The following points are made by Maciej Lewenstein (Nature 2007 445:372):

1) Counting individual quantum-mechanical objects such as the particles of a complex many-body system -- whether photons, electrons, atoms or something else -- is an efficient way to learn about the properties of both the system and of the particles being counted. Fifty years ago, Robert Hanbury Brown and Richard Twiss (1) published the results of the paradigmatic experiment of this sort, in which they counted joint detections, in two separate detectors, of photons from distant stars. The two-photon correlations clearly showed that the photons liked to arrive bunched up in groups. Jeltes et al.(2) use less well-travelled particles for their investigations -- ultracold helium atoms. But they are able, for the first time in the same experiment, to compare and contrast the Hanbury Brown–Twiss (HBT) effect for both "bosonic" and "fermionic" particles.

2) Although the original HBT effect can easily be understood within the framework of classical physics, explaining it in quantum-mechanical terms is more tricky. It requires acknowledging that photons are particles of integer spin, or bosons. These particles are far more gregarious than their fermion (half-integer-spin) cousins, and the bunching phenomenon can be described as the result of constructive interference of the quantum-mechanical probability amplitudes of two (bosonic) photons reaching the detectors. This explanation led Roy Glauber (3) to formulate modern photon-counting theory within the framework of quantum electrodynamics, the quantum field theory of the electromagnetic force. The result was the birth of modern quantum optics, an achievement crowned by a Nobel prize for Glauber in 2005.

3) Atoms of the helium isotope 4He are also bosons, because they consist of a total of six half-integer-spin particles: four nucleons (two protons and two neutrons) and two orbiting electrons. Experiments with ultracold, metastable 4He have not only famously allowed the observation of Bose–Einstein condensation (the phenomenon of many bosons all adopting the same quantum state), but have also opened the way to precise time-resolved and position-sensitive counting experiments in atomic systems. These helium atoms have a very long lifetime if unperturbed, but can be detected with almost perfect efficiency in micro-channel plate and delay-line detectors.

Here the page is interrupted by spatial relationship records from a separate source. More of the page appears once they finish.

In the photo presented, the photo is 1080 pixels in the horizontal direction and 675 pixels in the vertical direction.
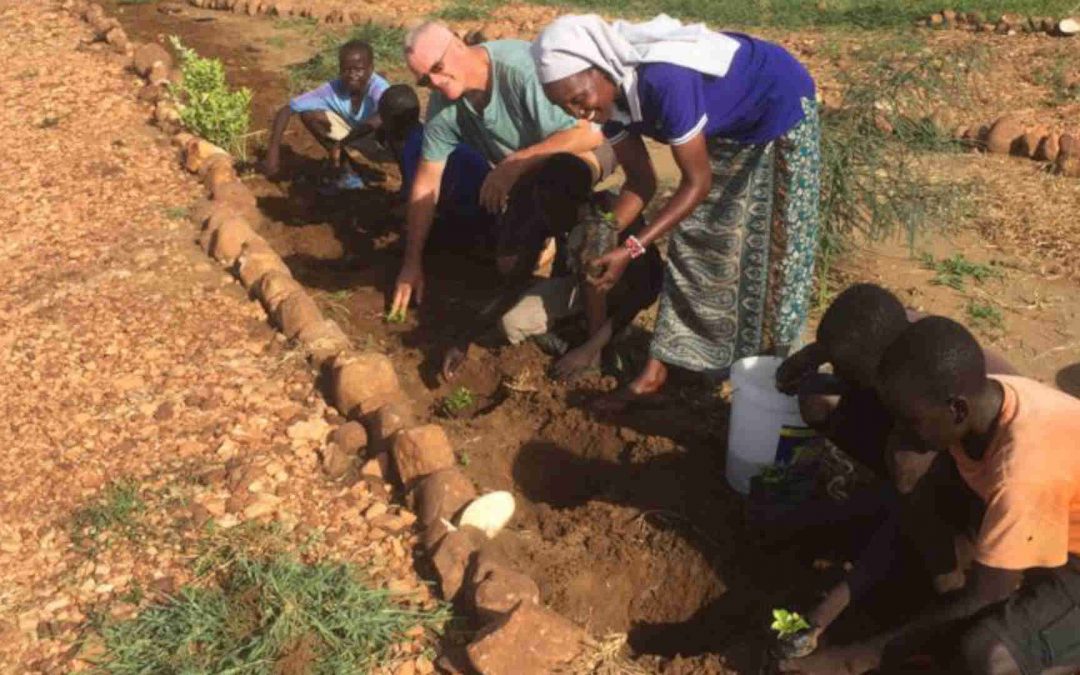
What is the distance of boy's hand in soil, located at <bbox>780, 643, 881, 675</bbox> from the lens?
2.71 m

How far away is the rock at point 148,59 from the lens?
7.38 meters

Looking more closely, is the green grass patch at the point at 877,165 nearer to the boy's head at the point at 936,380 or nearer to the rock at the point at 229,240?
the boy's head at the point at 936,380

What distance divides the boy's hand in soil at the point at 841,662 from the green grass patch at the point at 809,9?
7.34 meters

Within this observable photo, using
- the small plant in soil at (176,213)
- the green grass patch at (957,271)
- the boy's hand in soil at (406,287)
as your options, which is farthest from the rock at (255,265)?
the green grass patch at (957,271)

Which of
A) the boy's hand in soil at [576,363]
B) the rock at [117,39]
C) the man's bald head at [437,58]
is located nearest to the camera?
the man's bald head at [437,58]

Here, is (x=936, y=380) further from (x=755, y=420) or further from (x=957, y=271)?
(x=957, y=271)

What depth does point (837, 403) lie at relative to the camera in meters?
3.16

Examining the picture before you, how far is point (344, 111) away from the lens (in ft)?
19.7

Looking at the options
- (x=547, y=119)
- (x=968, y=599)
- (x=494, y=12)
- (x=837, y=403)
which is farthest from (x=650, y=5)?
(x=968, y=599)

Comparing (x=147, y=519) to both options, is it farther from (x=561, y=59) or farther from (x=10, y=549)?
(x=561, y=59)

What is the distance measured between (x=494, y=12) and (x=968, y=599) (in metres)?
7.85

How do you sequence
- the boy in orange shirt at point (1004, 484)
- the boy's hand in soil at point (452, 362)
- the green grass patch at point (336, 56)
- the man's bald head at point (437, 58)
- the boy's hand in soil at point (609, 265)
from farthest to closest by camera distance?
1. the green grass patch at point (336, 56)
2. the boy's hand in soil at point (452, 362)
3. the man's bald head at point (437, 58)
4. the boy's hand in soil at point (609, 265)
5. the boy in orange shirt at point (1004, 484)

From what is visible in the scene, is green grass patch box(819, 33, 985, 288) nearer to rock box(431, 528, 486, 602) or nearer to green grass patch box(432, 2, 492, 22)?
rock box(431, 528, 486, 602)

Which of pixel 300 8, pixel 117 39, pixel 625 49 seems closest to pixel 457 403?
pixel 625 49
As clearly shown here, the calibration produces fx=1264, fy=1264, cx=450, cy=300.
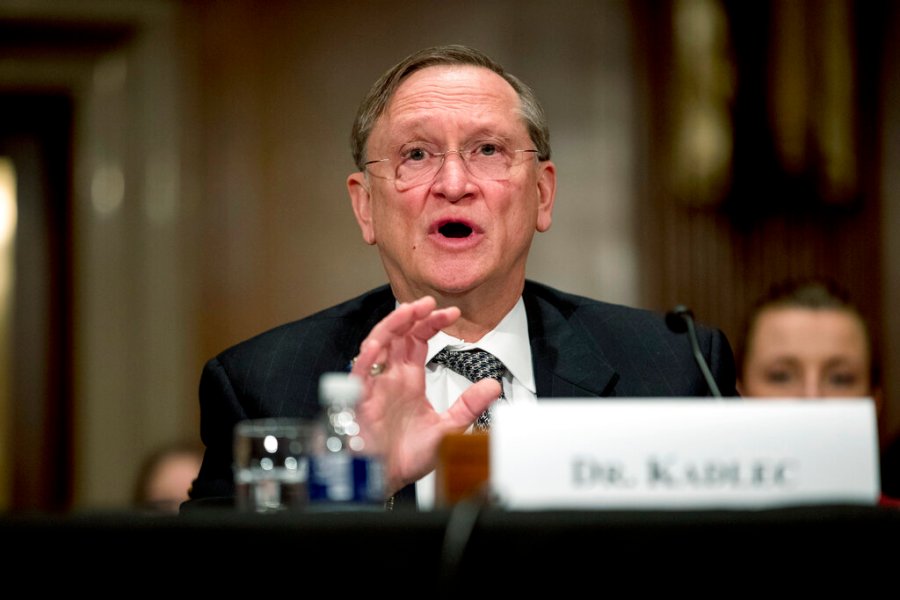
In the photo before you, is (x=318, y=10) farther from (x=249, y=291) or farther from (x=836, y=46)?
(x=836, y=46)

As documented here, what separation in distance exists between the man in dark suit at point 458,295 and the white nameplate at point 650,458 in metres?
1.06

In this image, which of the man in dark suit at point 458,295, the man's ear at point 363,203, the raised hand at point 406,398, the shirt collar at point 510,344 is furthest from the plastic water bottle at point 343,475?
the man's ear at point 363,203

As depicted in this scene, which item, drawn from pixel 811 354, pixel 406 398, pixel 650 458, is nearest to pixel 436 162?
pixel 406 398

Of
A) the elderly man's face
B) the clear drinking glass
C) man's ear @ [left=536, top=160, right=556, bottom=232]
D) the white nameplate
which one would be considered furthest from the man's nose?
the white nameplate

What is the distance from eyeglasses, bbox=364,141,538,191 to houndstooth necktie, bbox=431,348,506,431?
12.8 inches

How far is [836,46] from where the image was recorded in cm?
400

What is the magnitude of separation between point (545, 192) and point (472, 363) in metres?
0.44

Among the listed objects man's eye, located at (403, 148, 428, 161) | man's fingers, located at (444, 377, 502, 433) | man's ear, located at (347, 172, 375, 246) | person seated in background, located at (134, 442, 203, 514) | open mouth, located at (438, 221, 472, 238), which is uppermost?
man's eye, located at (403, 148, 428, 161)

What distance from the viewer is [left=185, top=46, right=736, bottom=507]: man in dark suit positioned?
2305 millimetres

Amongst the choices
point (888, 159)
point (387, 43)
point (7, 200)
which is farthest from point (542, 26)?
point (7, 200)

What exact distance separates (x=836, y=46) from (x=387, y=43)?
1.43 metres

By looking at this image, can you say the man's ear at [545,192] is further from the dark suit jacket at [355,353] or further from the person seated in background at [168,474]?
the person seated in background at [168,474]

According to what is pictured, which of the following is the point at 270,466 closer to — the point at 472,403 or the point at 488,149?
the point at 472,403

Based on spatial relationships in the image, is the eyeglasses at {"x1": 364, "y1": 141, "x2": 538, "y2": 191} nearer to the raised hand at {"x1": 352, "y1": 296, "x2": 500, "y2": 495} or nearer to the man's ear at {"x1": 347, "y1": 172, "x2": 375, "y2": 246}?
the man's ear at {"x1": 347, "y1": 172, "x2": 375, "y2": 246}
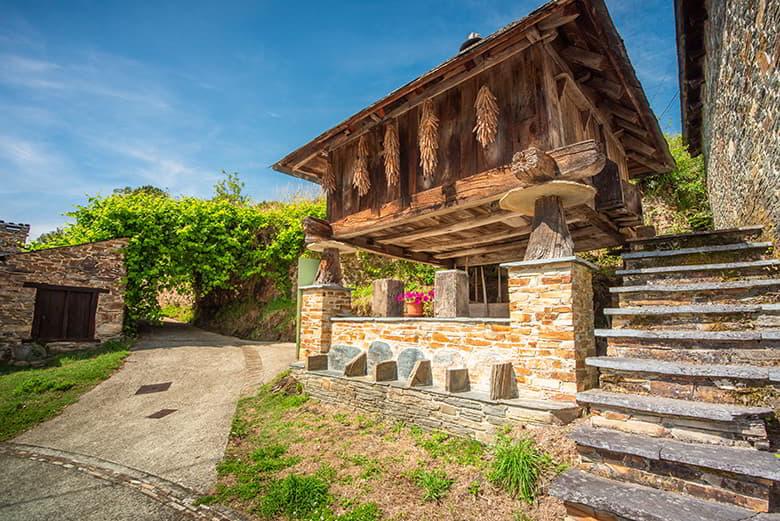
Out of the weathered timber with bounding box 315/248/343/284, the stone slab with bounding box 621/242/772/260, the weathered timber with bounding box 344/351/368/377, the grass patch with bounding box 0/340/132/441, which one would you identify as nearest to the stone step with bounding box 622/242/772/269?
the stone slab with bounding box 621/242/772/260

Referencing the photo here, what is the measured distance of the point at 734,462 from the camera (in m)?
2.22

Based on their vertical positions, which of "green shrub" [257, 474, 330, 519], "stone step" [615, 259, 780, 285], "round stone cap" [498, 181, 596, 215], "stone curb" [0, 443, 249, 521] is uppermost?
"round stone cap" [498, 181, 596, 215]

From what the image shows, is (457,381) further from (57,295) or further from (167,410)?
(57,295)

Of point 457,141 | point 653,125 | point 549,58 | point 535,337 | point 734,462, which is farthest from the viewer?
point 653,125

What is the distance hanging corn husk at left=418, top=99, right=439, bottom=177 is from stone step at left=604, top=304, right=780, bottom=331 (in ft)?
10.1

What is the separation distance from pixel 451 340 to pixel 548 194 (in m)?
2.31

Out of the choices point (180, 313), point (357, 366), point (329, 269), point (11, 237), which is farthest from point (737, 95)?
point (180, 313)

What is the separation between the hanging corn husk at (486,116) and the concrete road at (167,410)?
522cm

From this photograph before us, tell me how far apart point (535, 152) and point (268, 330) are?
1052cm

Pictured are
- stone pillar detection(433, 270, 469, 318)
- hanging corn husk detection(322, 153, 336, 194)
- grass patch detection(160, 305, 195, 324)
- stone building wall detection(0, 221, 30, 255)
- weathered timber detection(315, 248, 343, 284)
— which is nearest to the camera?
stone pillar detection(433, 270, 469, 318)

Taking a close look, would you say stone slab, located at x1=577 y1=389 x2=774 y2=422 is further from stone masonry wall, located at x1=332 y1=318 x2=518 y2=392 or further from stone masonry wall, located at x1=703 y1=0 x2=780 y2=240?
stone masonry wall, located at x1=703 y1=0 x2=780 y2=240

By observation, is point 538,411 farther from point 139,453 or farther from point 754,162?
point 139,453

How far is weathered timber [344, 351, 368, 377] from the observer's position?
608cm

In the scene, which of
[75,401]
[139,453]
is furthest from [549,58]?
[75,401]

4) The first direct observation of the bunching of 4He atoms --the atomic HBT effect -- came two years ago (4). The same authors are part of the team that has now seen (2) the analogous effect in 3He atoms, whose two electrons and three nucleons (only one neutron this time) make them fermions. Fermions obey the Pauli exclusion principle, so unlike bosons they do not like being in the same place at the same time. What Jeltes et al.(2) observe in the case of 3He, therefore, is not the bunching characteristic of bosons, but "antibunching" resulting from the destructive interference of the fermions' probability amplitudes.(5)

References (abridged):

1. Hanbury Brown, R. & Twiss, R. Q. Nature 177, 27–29 (1956).

2. Jeltes, T. et al. Nature 445, 402–405 (2007).

3. Glauber, R. J. in Quantum Optics and Electronics (eds DeWitt, B., Blandin, C. & Cohen-Tannoudji, C.) 63–185 (Gordon & Breach, New York, 1965).

4. Schellekens, M. et al. Science 310, 648–651 (2005).

5. Hellweg, D. et al. Phys. Rev. Lett. 91, 010406 (2003).